UMMM, there is no authentication directly on the API; why?!

This again is a great question. TLDR, there is authentication, but it's the step past the API. Why? There are a few reasons. The main one is scale. If you have three repos with 4,000 alerts each, and if they are to trigger within a second, this will send 12,000 webhooks within a second. If you have a Lambda authorizer that validates the IP address of the incoming webhook, that lambda would need to call AWS SSM or Secret Manager to get credentials to hit the GitHub Meta API. Firstly, you can't make 12,000 requests a second to the GitHub API, and secondly, AWS SSM or Secret Manager don't allow that number either. So, to get around this, we send data straight from AWS API to an SQS Queue for processing. This way, we can send data one at a time and ensure no rate limits are hit.

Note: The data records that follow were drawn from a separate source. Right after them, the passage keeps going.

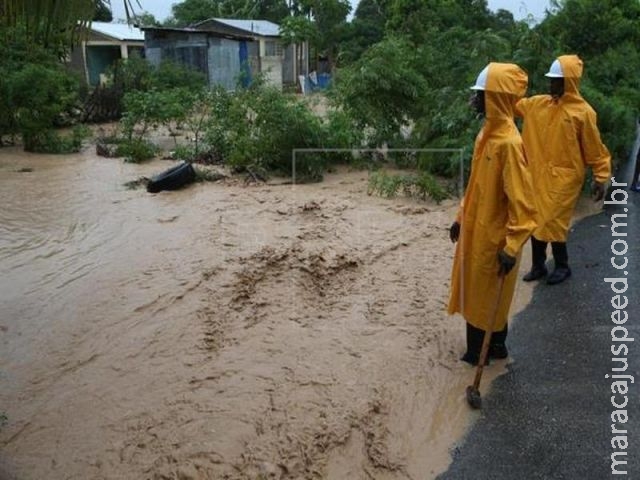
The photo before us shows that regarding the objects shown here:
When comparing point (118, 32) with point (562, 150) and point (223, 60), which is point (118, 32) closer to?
point (223, 60)

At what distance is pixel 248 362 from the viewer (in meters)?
3.99

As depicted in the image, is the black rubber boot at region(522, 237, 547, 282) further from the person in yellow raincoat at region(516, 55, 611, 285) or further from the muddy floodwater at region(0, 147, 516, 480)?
the muddy floodwater at region(0, 147, 516, 480)

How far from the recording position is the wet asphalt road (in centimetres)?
285

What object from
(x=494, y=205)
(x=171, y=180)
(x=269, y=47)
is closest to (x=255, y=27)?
(x=269, y=47)

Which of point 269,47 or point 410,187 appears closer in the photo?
point 410,187

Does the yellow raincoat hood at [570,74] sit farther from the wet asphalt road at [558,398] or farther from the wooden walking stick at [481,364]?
the wooden walking stick at [481,364]

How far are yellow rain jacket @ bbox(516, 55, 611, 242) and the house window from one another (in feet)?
84.9

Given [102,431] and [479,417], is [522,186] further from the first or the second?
[102,431]

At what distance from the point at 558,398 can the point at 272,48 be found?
28549 mm

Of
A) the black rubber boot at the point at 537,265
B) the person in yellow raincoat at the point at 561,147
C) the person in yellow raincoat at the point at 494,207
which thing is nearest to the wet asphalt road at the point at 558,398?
the black rubber boot at the point at 537,265

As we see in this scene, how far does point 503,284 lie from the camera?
333 centimetres

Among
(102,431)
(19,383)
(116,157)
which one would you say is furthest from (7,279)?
(116,157)

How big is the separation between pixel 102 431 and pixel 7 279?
3.12 meters

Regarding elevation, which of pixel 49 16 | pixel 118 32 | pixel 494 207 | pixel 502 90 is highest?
pixel 118 32
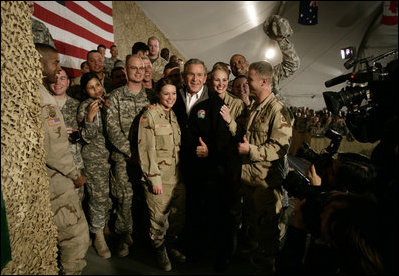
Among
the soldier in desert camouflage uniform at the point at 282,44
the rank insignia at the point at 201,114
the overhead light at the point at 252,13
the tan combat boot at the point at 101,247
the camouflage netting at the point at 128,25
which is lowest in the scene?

We are still doing two authentication factors, but auth is done on the first lambda process instead of directly on the API.

I do not see data consistency between GitHub and my MTTR Tables; why?!

There are a few (legitimate) reasons why this could be the case:

  • This solution only works for alerts that have been created/fixed/closed after this solution has been deployed. For example, if you already had ten alerts on your repository before this solution was deployed, ten alerts would not be processed. So if you had ten before and then six after this solution is deployed, then it would track the six in the database.
  • This solution does not handle deletes of code scanning alerts. EG, if you delete a code scanning alert, the database would not be notified and, therefore, not updated.